Retailers are also offering up opportunities to streamline the traditional process through omni-channel retailing of buy online, pick up in store: Walmart grocery is available in limited areas; CVS is testing CVS Express for a rollout later in 2016; Harris Teeter Express Lane has been around for awhile, also offering home delivery; Ahold’s Peapod is a online grocery service delivering orders and providing them for pickup; Amazon Prime Pantry is gaining speed as well, just to name a few. Inspiration becoming a final product precipitates social sharing of successes or pride in fails.

Meal delivery services, for those who can afford it, offer an alternate route with the modern convenience of having everything you need boxed up for you, ready to assemble/cook, so you can post it to your social media, aka humble brag “I made this.” What was once relegated to weight loss programs like Jenny Craig, these meal services now embolden people to be their own top chefs in the kitchen, with recipes that range from updated American traditions to ethnic fusions with unusual ingredients, previously found only in restaurants. The types of services available seem to only be limited by an entrepreneur’s imagination: local farm-to-table services, gluten-free services, food allergy services, high-end, unique services, etc.

A natural fit for its brand, Weight Watchers has partnered with meal service Chef’d to provide points-approved options that work well with their diet plan. Blue Apron has taken the lead of the services, with a somewhat customize-able recipe offering and subscriptions with meals for 2 and larger families as well; their price range is roughly $60 to $140 per week, depending on the number of meals delivered. Blue Apron also offers wine solutions as well, to partner with the meals. The convenience takes away all guess work and is winning with folks who alternatively, ate out or brought home meals on a regular basis.
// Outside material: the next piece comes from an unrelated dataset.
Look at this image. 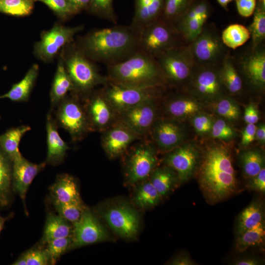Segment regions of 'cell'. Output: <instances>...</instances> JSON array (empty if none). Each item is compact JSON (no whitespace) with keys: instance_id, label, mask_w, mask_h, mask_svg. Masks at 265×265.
<instances>
[{"instance_id":"cell-54","label":"cell","mask_w":265,"mask_h":265,"mask_svg":"<svg viewBox=\"0 0 265 265\" xmlns=\"http://www.w3.org/2000/svg\"><path fill=\"white\" fill-rule=\"evenodd\" d=\"M175 265H194L195 263L188 255H182L174 259L170 263Z\"/></svg>"},{"instance_id":"cell-49","label":"cell","mask_w":265,"mask_h":265,"mask_svg":"<svg viewBox=\"0 0 265 265\" xmlns=\"http://www.w3.org/2000/svg\"><path fill=\"white\" fill-rule=\"evenodd\" d=\"M192 125L197 132L204 134L211 131L212 123V119L208 116L199 114L193 118Z\"/></svg>"},{"instance_id":"cell-18","label":"cell","mask_w":265,"mask_h":265,"mask_svg":"<svg viewBox=\"0 0 265 265\" xmlns=\"http://www.w3.org/2000/svg\"><path fill=\"white\" fill-rule=\"evenodd\" d=\"M153 100L132 107L124 112V125L135 133H142L152 125L156 117Z\"/></svg>"},{"instance_id":"cell-32","label":"cell","mask_w":265,"mask_h":265,"mask_svg":"<svg viewBox=\"0 0 265 265\" xmlns=\"http://www.w3.org/2000/svg\"><path fill=\"white\" fill-rule=\"evenodd\" d=\"M107 101L104 95H97L90 101L88 110L93 124L98 127H103L109 122L111 111Z\"/></svg>"},{"instance_id":"cell-43","label":"cell","mask_w":265,"mask_h":265,"mask_svg":"<svg viewBox=\"0 0 265 265\" xmlns=\"http://www.w3.org/2000/svg\"><path fill=\"white\" fill-rule=\"evenodd\" d=\"M33 8L31 0H0V12L14 16L29 14Z\"/></svg>"},{"instance_id":"cell-11","label":"cell","mask_w":265,"mask_h":265,"mask_svg":"<svg viewBox=\"0 0 265 265\" xmlns=\"http://www.w3.org/2000/svg\"><path fill=\"white\" fill-rule=\"evenodd\" d=\"M201 156L192 144L181 146L168 155L166 162L176 173L178 182L183 183L188 181L196 173Z\"/></svg>"},{"instance_id":"cell-8","label":"cell","mask_w":265,"mask_h":265,"mask_svg":"<svg viewBox=\"0 0 265 265\" xmlns=\"http://www.w3.org/2000/svg\"><path fill=\"white\" fill-rule=\"evenodd\" d=\"M104 96L114 108L125 111L140 104L153 100L160 87H143L126 86L111 82Z\"/></svg>"},{"instance_id":"cell-22","label":"cell","mask_w":265,"mask_h":265,"mask_svg":"<svg viewBox=\"0 0 265 265\" xmlns=\"http://www.w3.org/2000/svg\"><path fill=\"white\" fill-rule=\"evenodd\" d=\"M50 190L53 202L64 203L81 200L76 181L68 174L59 176Z\"/></svg>"},{"instance_id":"cell-7","label":"cell","mask_w":265,"mask_h":265,"mask_svg":"<svg viewBox=\"0 0 265 265\" xmlns=\"http://www.w3.org/2000/svg\"><path fill=\"white\" fill-rule=\"evenodd\" d=\"M66 67L74 89L86 92L107 81L99 74L94 64L81 50L71 53L66 60Z\"/></svg>"},{"instance_id":"cell-24","label":"cell","mask_w":265,"mask_h":265,"mask_svg":"<svg viewBox=\"0 0 265 265\" xmlns=\"http://www.w3.org/2000/svg\"><path fill=\"white\" fill-rule=\"evenodd\" d=\"M234 61L229 53L218 66L219 77L222 85L231 94L239 93L243 86L242 80Z\"/></svg>"},{"instance_id":"cell-1","label":"cell","mask_w":265,"mask_h":265,"mask_svg":"<svg viewBox=\"0 0 265 265\" xmlns=\"http://www.w3.org/2000/svg\"><path fill=\"white\" fill-rule=\"evenodd\" d=\"M197 170L200 188L209 203L223 201L238 189L231 154L222 145L207 148L201 156Z\"/></svg>"},{"instance_id":"cell-58","label":"cell","mask_w":265,"mask_h":265,"mask_svg":"<svg viewBox=\"0 0 265 265\" xmlns=\"http://www.w3.org/2000/svg\"><path fill=\"white\" fill-rule=\"evenodd\" d=\"M218 4L225 10H228L229 4L235 0H216Z\"/></svg>"},{"instance_id":"cell-55","label":"cell","mask_w":265,"mask_h":265,"mask_svg":"<svg viewBox=\"0 0 265 265\" xmlns=\"http://www.w3.org/2000/svg\"><path fill=\"white\" fill-rule=\"evenodd\" d=\"M71 5L78 11L89 5L91 0H68Z\"/></svg>"},{"instance_id":"cell-59","label":"cell","mask_w":265,"mask_h":265,"mask_svg":"<svg viewBox=\"0 0 265 265\" xmlns=\"http://www.w3.org/2000/svg\"><path fill=\"white\" fill-rule=\"evenodd\" d=\"M12 216V215L10 214L6 217H3L0 215V233L3 228L5 222L7 220L10 219V217H11Z\"/></svg>"},{"instance_id":"cell-16","label":"cell","mask_w":265,"mask_h":265,"mask_svg":"<svg viewBox=\"0 0 265 265\" xmlns=\"http://www.w3.org/2000/svg\"><path fill=\"white\" fill-rule=\"evenodd\" d=\"M157 162L154 150L147 146H141L132 154L129 161L128 177L132 183L146 179L152 172Z\"/></svg>"},{"instance_id":"cell-4","label":"cell","mask_w":265,"mask_h":265,"mask_svg":"<svg viewBox=\"0 0 265 265\" xmlns=\"http://www.w3.org/2000/svg\"><path fill=\"white\" fill-rule=\"evenodd\" d=\"M184 45L175 26L162 17L139 32V50L156 59L166 52Z\"/></svg>"},{"instance_id":"cell-5","label":"cell","mask_w":265,"mask_h":265,"mask_svg":"<svg viewBox=\"0 0 265 265\" xmlns=\"http://www.w3.org/2000/svg\"><path fill=\"white\" fill-rule=\"evenodd\" d=\"M187 45L195 66H218L229 53L212 24L206 23L200 34Z\"/></svg>"},{"instance_id":"cell-50","label":"cell","mask_w":265,"mask_h":265,"mask_svg":"<svg viewBox=\"0 0 265 265\" xmlns=\"http://www.w3.org/2000/svg\"><path fill=\"white\" fill-rule=\"evenodd\" d=\"M238 13L242 17L252 16L255 10L257 0H235Z\"/></svg>"},{"instance_id":"cell-41","label":"cell","mask_w":265,"mask_h":265,"mask_svg":"<svg viewBox=\"0 0 265 265\" xmlns=\"http://www.w3.org/2000/svg\"><path fill=\"white\" fill-rule=\"evenodd\" d=\"M51 264L50 256L46 248L35 247L21 255L12 265H46Z\"/></svg>"},{"instance_id":"cell-20","label":"cell","mask_w":265,"mask_h":265,"mask_svg":"<svg viewBox=\"0 0 265 265\" xmlns=\"http://www.w3.org/2000/svg\"><path fill=\"white\" fill-rule=\"evenodd\" d=\"M57 123L50 113L46 119L47 157L46 163L56 165L62 162L69 147L60 136L57 129Z\"/></svg>"},{"instance_id":"cell-6","label":"cell","mask_w":265,"mask_h":265,"mask_svg":"<svg viewBox=\"0 0 265 265\" xmlns=\"http://www.w3.org/2000/svg\"><path fill=\"white\" fill-rule=\"evenodd\" d=\"M165 80L175 84L189 80L195 67L187 45L173 48L156 58Z\"/></svg>"},{"instance_id":"cell-57","label":"cell","mask_w":265,"mask_h":265,"mask_svg":"<svg viewBox=\"0 0 265 265\" xmlns=\"http://www.w3.org/2000/svg\"><path fill=\"white\" fill-rule=\"evenodd\" d=\"M260 262L257 259L253 258H246L238 260L234 263L236 265H258Z\"/></svg>"},{"instance_id":"cell-19","label":"cell","mask_w":265,"mask_h":265,"mask_svg":"<svg viewBox=\"0 0 265 265\" xmlns=\"http://www.w3.org/2000/svg\"><path fill=\"white\" fill-rule=\"evenodd\" d=\"M163 0H134V13L130 26L139 32L162 16Z\"/></svg>"},{"instance_id":"cell-13","label":"cell","mask_w":265,"mask_h":265,"mask_svg":"<svg viewBox=\"0 0 265 265\" xmlns=\"http://www.w3.org/2000/svg\"><path fill=\"white\" fill-rule=\"evenodd\" d=\"M218 66H195L189 80L195 94L205 98H214L221 94L223 86Z\"/></svg>"},{"instance_id":"cell-35","label":"cell","mask_w":265,"mask_h":265,"mask_svg":"<svg viewBox=\"0 0 265 265\" xmlns=\"http://www.w3.org/2000/svg\"><path fill=\"white\" fill-rule=\"evenodd\" d=\"M177 181L178 180L176 173L169 166L155 170L150 181L161 197L171 190Z\"/></svg>"},{"instance_id":"cell-40","label":"cell","mask_w":265,"mask_h":265,"mask_svg":"<svg viewBox=\"0 0 265 265\" xmlns=\"http://www.w3.org/2000/svg\"><path fill=\"white\" fill-rule=\"evenodd\" d=\"M207 22L197 18L178 22L175 25L185 45L192 42L201 32Z\"/></svg>"},{"instance_id":"cell-10","label":"cell","mask_w":265,"mask_h":265,"mask_svg":"<svg viewBox=\"0 0 265 265\" xmlns=\"http://www.w3.org/2000/svg\"><path fill=\"white\" fill-rule=\"evenodd\" d=\"M73 224L71 248L95 243L108 238L107 231L96 216L87 208L80 219Z\"/></svg>"},{"instance_id":"cell-52","label":"cell","mask_w":265,"mask_h":265,"mask_svg":"<svg viewBox=\"0 0 265 265\" xmlns=\"http://www.w3.org/2000/svg\"><path fill=\"white\" fill-rule=\"evenodd\" d=\"M256 128L255 124H247L242 132L241 143L243 146H247L254 140Z\"/></svg>"},{"instance_id":"cell-47","label":"cell","mask_w":265,"mask_h":265,"mask_svg":"<svg viewBox=\"0 0 265 265\" xmlns=\"http://www.w3.org/2000/svg\"><path fill=\"white\" fill-rule=\"evenodd\" d=\"M46 4L62 17H66L78 11L68 0H37Z\"/></svg>"},{"instance_id":"cell-51","label":"cell","mask_w":265,"mask_h":265,"mask_svg":"<svg viewBox=\"0 0 265 265\" xmlns=\"http://www.w3.org/2000/svg\"><path fill=\"white\" fill-rule=\"evenodd\" d=\"M247 184L249 189L259 192H265V169L263 167L260 172L253 178H250Z\"/></svg>"},{"instance_id":"cell-14","label":"cell","mask_w":265,"mask_h":265,"mask_svg":"<svg viewBox=\"0 0 265 265\" xmlns=\"http://www.w3.org/2000/svg\"><path fill=\"white\" fill-rule=\"evenodd\" d=\"M82 28V26H54L43 34L41 40L37 43L36 46L37 55L45 60L52 58L61 48L72 41L75 34Z\"/></svg>"},{"instance_id":"cell-2","label":"cell","mask_w":265,"mask_h":265,"mask_svg":"<svg viewBox=\"0 0 265 265\" xmlns=\"http://www.w3.org/2000/svg\"><path fill=\"white\" fill-rule=\"evenodd\" d=\"M139 50V32L130 25L93 31L83 39L81 51L88 57L108 66L125 60Z\"/></svg>"},{"instance_id":"cell-37","label":"cell","mask_w":265,"mask_h":265,"mask_svg":"<svg viewBox=\"0 0 265 265\" xmlns=\"http://www.w3.org/2000/svg\"><path fill=\"white\" fill-rule=\"evenodd\" d=\"M195 0H163V8L161 17L175 26Z\"/></svg>"},{"instance_id":"cell-26","label":"cell","mask_w":265,"mask_h":265,"mask_svg":"<svg viewBox=\"0 0 265 265\" xmlns=\"http://www.w3.org/2000/svg\"><path fill=\"white\" fill-rule=\"evenodd\" d=\"M38 70V65H33L24 78L14 84L8 92L0 96V99L8 98L18 102L27 101L37 77Z\"/></svg>"},{"instance_id":"cell-34","label":"cell","mask_w":265,"mask_h":265,"mask_svg":"<svg viewBox=\"0 0 265 265\" xmlns=\"http://www.w3.org/2000/svg\"><path fill=\"white\" fill-rule=\"evenodd\" d=\"M265 237V227L264 221L238 235L235 248L238 252H244L251 247L263 244Z\"/></svg>"},{"instance_id":"cell-36","label":"cell","mask_w":265,"mask_h":265,"mask_svg":"<svg viewBox=\"0 0 265 265\" xmlns=\"http://www.w3.org/2000/svg\"><path fill=\"white\" fill-rule=\"evenodd\" d=\"M240 157L243 173L246 178H253L264 167V157L259 151L250 150L244 151Z\"/></svg>"},{"instance_id":"cell-17","label":"cell","mask_w":265,"mask_h":265,"mask_svg":"<svg viewBox=\"0 0 265 265\" xmlns=\"http://www.w3.org/2000/svg\"><path fill=\"white\" fill-rule=\"evenodd\" d=\"M46 163V162L32 163L23 157L13 162L12 190L19 194L23 201H25L27 190L33 179L45 167Z\"/></svg>"},{"instance_id":"cell-38","label":"cell","mask_w":265,"mask_h":265,"mask_svg":"<svg viewBox=\"0 0 265 265\" xmlns=\"http://www.w3.org/2000/svg\"><path fill=\"white\" fill-rule=\"evenodd\" d=\"M200 109V106L195 100L187 97L173 100L167 107L169 114L179 118L194 115Z\"/></svg>"},{"instance_id":"cell-45","label":"cell","mask_w":265,"mask_h":265,"mask_svg":"<svg viewBox=\"0 0 265 265\" xmlns=\"http://www.w3.org/2000/svg\"><path fill=\"white\" fill-rule=\"evenodd\" d=\"M97 15L113 23H116L117 17L113 7V0H91L89 5Z\"/></svg>"},{"instance_id":"cell-46","label":"cell","mask_w":265,"mask_h":265,"mask_svg":"<svg viewBox=\"0 0 265 265\" xmlns=\"http://www.w3.org/2000/svg\"><path fill=\"white\" fill-rule=\"evenodd\" d=\"M216 111L220 115L230 120L238 118L240 111L238 106L228 98H222L216 103Z\"/></svg>"},{"instance_id":"cell-21","label":"cell","mask_w":265,"mask_h":265,"mask_svg":"<svg viewBox=\"0 0 265 265\" xmlns=\"http://www.w3.org/2000/svg\"><path fill=\"white\" fill-rule=\"evenodd\" d=\"M135 134L125 125L114 127L106 133L103 140L104 147L110 156H118L134 140Z\"/></svg>"},{"instance_id":"cell-15","label":"cell","mask_w":265,"mask_h":265,"mask_svg":"<svg viewBox=\"0 0 265 265\" xmlns=\"http://www.w3.org/2000/svg\"><path fill=\"white\" fill-rule=\"evenodd\" d=\"M264 43L251 48L240 59L242 71L253 86L263 89L265 85V48Z\"/></svg>"},{"instance_id":"cell-25","label":"cell","mask_w":265,"mask_h":265,"mask_svg":"<svg viewBox=\"0 0 265 265\" xmlns=\"http://www.w3.org/2000/svg\"><path fill=\"white\" fill-rule=\"evenodd\" d=\"M30 130V127L23 125L10 129L0 135V148L12 162L23 157L19 149V143Z\"/></svg>"},{"instance_id":"cell-33","label":"cell","mask_w":265,"mask_h":265,"mask_svg":"<svg viewBox=\"0 0 265 265\" xmlns=\"http://www.w3.org/2000/svg\"><path fill=\"white\" fill-rule=\"evenodd\" d=\"M221 37L226 47L235 50L250 38V33L248 28L244 26L233 24L229 25L222 31Z\"/></svg>"},{"instance_id":"cell-9","label":"cell","mask_w":265,"mask_h":265,"mask_svg":"<svg viewBox=\"0 0 265 265\" xmlns=\"http://www.w3.org/2000/svg\"><path fill=\"white\" fill-rule=\"evenodd\" d=\"M100 212L110 227L120 237L132 238L138 232L139 216L136 212L128 204L113 205Z\"/></svg>"},{"instance_id":"cell-29","label":"cell","mask_w":265,"mask_h":265,"mask_svg":"<svg viewBox=\"0 0 265 265\" xmlns=\"http://www.w3.org/2000/svg\"><path fill=\"white\" fill-rule=\"evenodd\" d=\"M73 89V82L63 63L60 62L57 66L50 93L52 106L57 105L68 92Z\"/></svg>"},{"instance_id":"cell-30","label":"cell","mask_w":265,"mask_h":265,"mask_svg":"<svg viewBox=\"0 0 265 265\" xmlns=\"http://www.w3.org/2000/svg\"><path fill=\"white\" fill-rule=\"evenodd\" d=\"M264 209L261 203L253 201L240 213L237 226L238 235L264 221Z\"/></svg>"},{"instance_id":"cell-42","label":"cell","mask_w":265,"mask_h":265,"mask_svg":"<svg viewBox=\"0 0 265 265\" xmlns=\"http://www.w3.org/2000/svg\"><path fill=\"white\" fill-rule=\"evenodd\" d=\"M59 215L74 223L78 221L86 208L81 200L68 203L53 202Z\"/></svg>"},{"instance_id":"cell-28","label":"cell","mask_w":265,"mask_h":265,"mask_svg":"<svg viewBox=\"0 0 265 265\" xmlns=\"http://www.w3.org/2000/svg\"><path fill=\"white\" fill-rule=\"evenodd\" d=\"M60 215L50 214L47 218L41 243L55 238L72 236L73 226Z\"/></svg>"},{"instance_id":"cell-27","label":"cell","mask_w":265,"mask_h":265,"mask_svg":"<svg viewBox=\"0 0 265 265\" xmlns=\"http://www.w3.org/2000/svg\"><path fill=\"white\" fill-rule=\"evenodd\" d=\"M12 165L0 148V208L7 207L11 200Z\"/></svg>"},{"instance_id":"cell-53","label":"cell","mask_w":265,"mask_h":265,"mask_svg":"<svg viewBox=\"0 0 265 265\" xmlns=\"http://www.w3.org/2000/svg\"><path fill=\"white\" fill-rule=\"evenodd\" d=\"M244 119L247 124H255L259 119V113L256 106L250 104L244 110Z\"/></svg>"},{"instance_id":"cell-48","label":"cell","mask_w":265,"mask_h":265,"mask_svg":"<svg viewBox=\"0 0 265 265\" xmlns=\"http://www.w3.org/2000/svg\"><path fill=\"white\" fill-rule=\"evenodd\" d=\"M211 132L213 137L222 140H229L234 135L232 128L222 119H218L212 124Z\"/></svg>"},{"instance_id":"cell-3","label":"cell","mask_w":265,"mask_h":265,"mask_svg":"<svg viewBox=\"0 0 265 265\" xmlns=\"http://www.w3.org/2000/svg\"><path fill=\"white\" fill-rule=\"evenodd\" d=\"M111 82L136 87H161L166 81L157 60L139 50L119 63L107 66Z\"/></svg>"},{"instance_id":"cell-56","label":"cell","mask_w":265,"mask_h":265,"mask_svg":"<svg viewBox=\"0 0 265 265\" xmlns=\"http://www.w3.org/2000/svg\"><path fill=\"white\" fill-rule=\"evenodd\" d=\"M255 138L261 143L265 141V126L264 124L260 125L256 128Z\"/></svg>"},{"instance_id":"cell-44","label":"cell","mask_w":265,"mask_h":265,"mask_svg":"<svg viewBox=\"0 0 265 265\" xmlns=\"http://www.w3.org/2000/svg\"><path fill=\"white\" fill-rule=\"evenodd\" d=\"M72 243V236L53 239L46 244L52 265H54L61 255L71 248Z\"/></svg>"},{"instance_id":"cell-31","label":"cell","mask_w":265,"mask_h":265,"mask_svg":"<svg viewBox=\"0 0 265 265\" xmlns=\"http://www.w3.org/2000/svg\"><path fill=\"white\" fill-rule=\"evenodd\" d=\"M252 23L248 29L251 38V48L264 43L265 39V0H257Z\"/></svg>"},{"instance_id":"cell-12","label":"cell","mask_w":265,"mask_h":265,"mask_svg":"<svg viewBox=\"0 0 265 265\" xmlns=\"http://www.w3.org/2000/svg\"><path fill=\"white\" fill-rule=\"evenodd\" d=\"M57 106L56 123L74 139L81 137L86 131L88 124L80 105L74 99L65 97Z\"/></svg>"},{"instance_id":"cell-23","label":"cell","mask_w":265,"mask_h":265,"mask_svg":"<svg viewBox=\"0 0 265 265\" xmlns=\"http://www.w3.org/2000/svg\"><path fill=\"white\" fill-rule=\"evenodd\" d=\"M154 134L159 146L166 150L176 147L183 137L180 128L169 121H162L157 124L154 128Z\"/></svg>"},{"instance_id":"cell-39","label":"cell","mask_w":265,"mask_h":265,"mask_svg":"<svg viewBox=\"0 0 265 265\" xmlns=\"http://www.w3.org/2000/svg\"><path fill=\"white\" fill-rule=\"evenodd\" d=\"M161 196L150 181L142 184L137 189L134 196L135 204L139 207L145 209L157 205Z\"/></svg>"}]
</instances>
We’re seeing how retailers are adapting to our ever changing foodie landscape, what can brands do to adapt? “Brands should be doing more to partner with the home delivery meal services if they want to attract this type of consumer. That being said, while consumers “barely” have to go to the store, 97ish% of all of grocery shopping is still done in-stores of various formats. It’s one of the slower ecommerce categories to catch on but that is changing, slowly,” says Scartz. To that point, “Brands need to worry less about the fresh food meal delivery service and need to worry more about being shut out of impulse purchase as grocery ecommerce does grow. For example, once a consumer creates a list for Amazon.com, they are apt to reorder the same products. Same goes for Instacart or Peapod or whatever. Brands need to market and merchandise on those platforms with an eye toward subscription, especially as omni-channel retailing becomes more the norm.”